Noah’s mouth was grim, his eyes flat. His mood was obviously as bleak as mine.
Understandably.
We’d gotten back from the police station about an hour ago, and Oz had gone straight to his bedroom without a word. Lila had pulled some strings from a distance, getting him some fancy lawyer from the city who’d shown up in a Mercedes with an Italian briefcase and loafers and cool condescension dripping from his silvery-blond hair. In no time, Oz had been out with a ticket to appear before the judge in a few weeks. The lawyer had assured him it wouldn’t “stick”. He’d probably have to pay some restitution and that would be that.
Toss some money at a problem, watch it disappear. Must be a fine way to live your life.
“Are you okay?” Noah sat down beside me on the creaky porch swing I’d missed the night we arrived. It bobbled enough for me to grab the metal links attaching it to the ceiling in case the thing crashed to the floor. Somehow it held.
“I’m fine.”
“You’re hardly fine. You don’t belong in a police station.”
I sighed. “I know you and Oz don’t believe it, but I’m a grown woman who can handle…” I faltered. “Life.”
Like I had much choice.
“Oz is the one who put you in that situation. As he’ll keep putting you in them, because he’s a hothead who can’t control his temper.”

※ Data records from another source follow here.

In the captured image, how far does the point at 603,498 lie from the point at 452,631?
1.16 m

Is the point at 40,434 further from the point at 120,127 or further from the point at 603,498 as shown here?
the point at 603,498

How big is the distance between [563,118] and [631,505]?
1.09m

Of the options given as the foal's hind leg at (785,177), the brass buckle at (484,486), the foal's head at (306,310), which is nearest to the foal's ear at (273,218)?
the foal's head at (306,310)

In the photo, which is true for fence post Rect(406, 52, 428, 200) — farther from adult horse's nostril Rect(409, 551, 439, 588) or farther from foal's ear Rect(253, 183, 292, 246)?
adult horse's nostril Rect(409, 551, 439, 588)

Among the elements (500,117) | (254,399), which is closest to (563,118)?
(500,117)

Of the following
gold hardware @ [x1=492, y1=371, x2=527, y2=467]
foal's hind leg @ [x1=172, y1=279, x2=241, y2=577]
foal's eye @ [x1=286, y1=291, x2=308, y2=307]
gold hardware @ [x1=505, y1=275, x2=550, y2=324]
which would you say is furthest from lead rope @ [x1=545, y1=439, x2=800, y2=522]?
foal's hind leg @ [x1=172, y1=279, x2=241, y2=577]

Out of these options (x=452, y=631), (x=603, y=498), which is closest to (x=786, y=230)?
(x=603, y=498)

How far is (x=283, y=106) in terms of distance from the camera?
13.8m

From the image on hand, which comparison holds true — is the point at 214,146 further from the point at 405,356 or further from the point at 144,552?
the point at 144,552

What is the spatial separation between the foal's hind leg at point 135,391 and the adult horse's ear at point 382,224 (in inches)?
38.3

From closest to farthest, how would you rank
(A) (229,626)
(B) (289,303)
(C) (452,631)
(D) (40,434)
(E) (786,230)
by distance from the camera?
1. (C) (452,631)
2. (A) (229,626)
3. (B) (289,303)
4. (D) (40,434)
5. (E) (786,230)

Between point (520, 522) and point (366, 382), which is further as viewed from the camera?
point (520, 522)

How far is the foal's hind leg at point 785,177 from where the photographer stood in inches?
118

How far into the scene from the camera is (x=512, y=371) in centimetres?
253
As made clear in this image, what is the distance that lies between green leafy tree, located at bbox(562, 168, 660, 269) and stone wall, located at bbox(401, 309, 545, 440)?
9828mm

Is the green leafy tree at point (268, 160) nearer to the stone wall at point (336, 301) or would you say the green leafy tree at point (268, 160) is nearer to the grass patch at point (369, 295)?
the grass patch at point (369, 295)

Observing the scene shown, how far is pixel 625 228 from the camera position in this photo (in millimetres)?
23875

“Seriously? This is what you came out here to tell me? Let’s skip the lecture.” I started to stand.
“Daisy, wait.”
I sat back down, yet again rocking the swing.
“Your sister asked me to look out for you when I picked up the bag. She’s concerned.”
“She’s still a teenager. What does she know?”
Plenty, actually. My sister had more street smarts than I did, not that I would ever tell her that. But as far as Oz, she’d always
just seen his bad side. The one that was brusque and rough and made me bleed—metaphorically speaking—so very easily.
But I wasn’t falling in love with him.
I wasn’t.
She didn’t have to worry. I got who Oz was. Who I was. Which parts of us mixed well, and which ones didn’t.
“She knows he’s hurt you before. She told me about Kerry. I knew some of it, but she filled in the details.”
I rubbed my forehead. “You do realize you’re only a few years older than me, right? This whole benevolent uncle vibe you have going on is fairly creepy.”
“I’m thirty-six. I have underwear older than you.”
“Really? You’ve stayed the same size all that time? It must make it hard to get dates.”
He flicked my nose, and I laughed. Oz would be surprised to see Noah had another side. Not that he ever laughed much, or even understood the meaning of downtime, but he wasn’t nearly the hard ass every minute of the day Oz figured he was.
Just most of them.
“I care about him. You know about Kerry, so you get he went through a lot. Their mother died too not long before Kerry’s…accident.”
I still couldn’t say the word overdose out loud. Especially when it tended to lead to questions about whether or not it was intentional.
I didn’t think so. Kerry hadn’t seemed suicidal, and even if she had been, she probably wouldn’t have chosen a high school party to do it. But there were all kinds of ways to harm yourself. You didn’t always need to spell out the words for the intention to be behind them.
But I didn’t like thinking that. She’d had a rocky relationship with her boyfriend, but that weekend, they were back on. He’d even mentioned proposing. She’d been so excited about their life together, despite how young we were.